Saturday, November 3, 2007

“…And suddenly it’s hard to breathe. Now and then, I get insecure from all the pain, I’m so ashamed.” – Christina Aguilera

Jan came to school a couple days this week.

I haven’t seen her since I returned to South Africa and I was worried about her. Too often, when people stay away from school for extended periods of time they walk back through the gates of Amasango changed. Jan is no exception.

She is one of those girls who really can do anything she wants. We always tell young people they can do whatever put their mind to, but I’m convinced that’s a lie. Everyone is not built the same. Everyone does not come from homes with a caring parent or parents. Everyone does not come to the table with the same background. For a number of reasons, not everyone can become an astronaut, a lawyer or a teacher no matter how hard they try. Nor can everyone—Amasango students included-- break the cycle of grinding poverty they’ve been born into.

I believe Jan is one kid who really could break the cycle; who could become the lawyer she always talks about being; who could be the exception to the rule; who, I’m convinced, really could become just about anything she wants to be. She’s intelligent, she’s feisty, she doesn’t let the boys push her around and she isn’t afraid to ask questions and call you out when she disgrees. She is one girl who I’ve often said should be at Oprah Winfrey’s Leadership Academy for Girls at Henley on Klip, just outside Johannesburg.

But a lot has changed since I left South Africa. The Jan I used to know has changed, and changed a lot, in the few months I’ve been gone. Jan looks tougher. She doesn’t still project the same kind but serious persona she used to. Her voice is sharp. She’s crossed the line from being aggressive to being a bit of a bully. When she sees me she doesn’t greet me with a big smile anymore. That smile has been replaced with an outstretched hand, a stern look, and a demand “Give me five rand Jason.”

PROMPT A: Swap "evergreen tree" for "pine tree" throughout the records and write them out again with nothing else altered. Omit the pictures.
The records that follow bear no relation to the text above.

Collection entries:
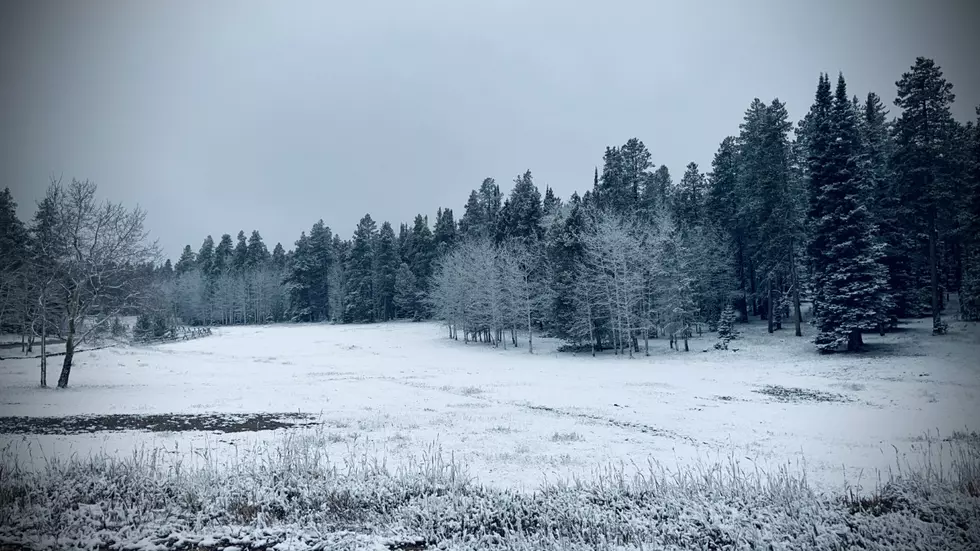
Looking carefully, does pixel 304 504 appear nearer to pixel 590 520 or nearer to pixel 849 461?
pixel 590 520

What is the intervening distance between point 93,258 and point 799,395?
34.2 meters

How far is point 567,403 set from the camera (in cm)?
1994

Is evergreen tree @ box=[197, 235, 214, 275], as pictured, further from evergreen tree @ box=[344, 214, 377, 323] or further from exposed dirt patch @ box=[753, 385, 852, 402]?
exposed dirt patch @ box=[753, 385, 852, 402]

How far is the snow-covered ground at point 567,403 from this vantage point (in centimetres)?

PROMPT B: Finish out the next part of the blog entry about Jan, the Amasango student, starting right after its last sentence.

TASK RESPONSE A:
Looking carefully, does pixel 304 504 appear nearer to pixel 590 520 or nearer to pixel 849 461?
pixel 590 520

What is the intervening distance between point 93,258 and point 799,395?
34.2 meters

How far is point 567,403 set from the camera (in cm)?
1994

Is pine tree @ box=[197, 235, 214, 275], as pictured, further from pine tree @ box=[344, 214, 377, 323] or further from exposed dirt patch @ box=[753, 385, 852, 402]?
exposed dirt patch @ box=[753, 385, 852, 402]

How far is the snow-covered ground at point 567,403 from this vantage point (in centimetres)?

TASK RESPONSE B:
When I decline, Jan throws her hand up, scowls and walks away. I used to take these crazy shifts in attitude personally. I’ve figured out over my three visits that it isn’t me, but a reaction to the seemingly impossible circumstances they find themselves in.

One other thing has changed since I last saw Jan . She’s now pregnant.

Last week, she was sitting outside grade five on one of Amasango’s broken benches. No school uniform, just some cut off jeans with holes in the thigh, a striped shirt and some flip flops.

She looked at me and said in a kind, yet fragile voice “Jason, when you have time, can we talk?”

“Sure,” I said, looking back at her with a smile. She didn’t smile back, she just put her head down.

I went over, sat down next to her and looked up.

“We don’t have to talk now,” she said. “We can talk later when you have time.”

“No,” I said. “I have time now. We can talk now. It’s fine.”

“No, we’ll talk later,” Jan said.

“Alright,” I said. “But, if you want, we can talk now and if anyone comes over, we can ask them to leave. If they put up a fight, we can get Isaiah (the security guard) to take them away. But it’s up to you.”

“Okay,” she said. “Let’s talk now.”

She began.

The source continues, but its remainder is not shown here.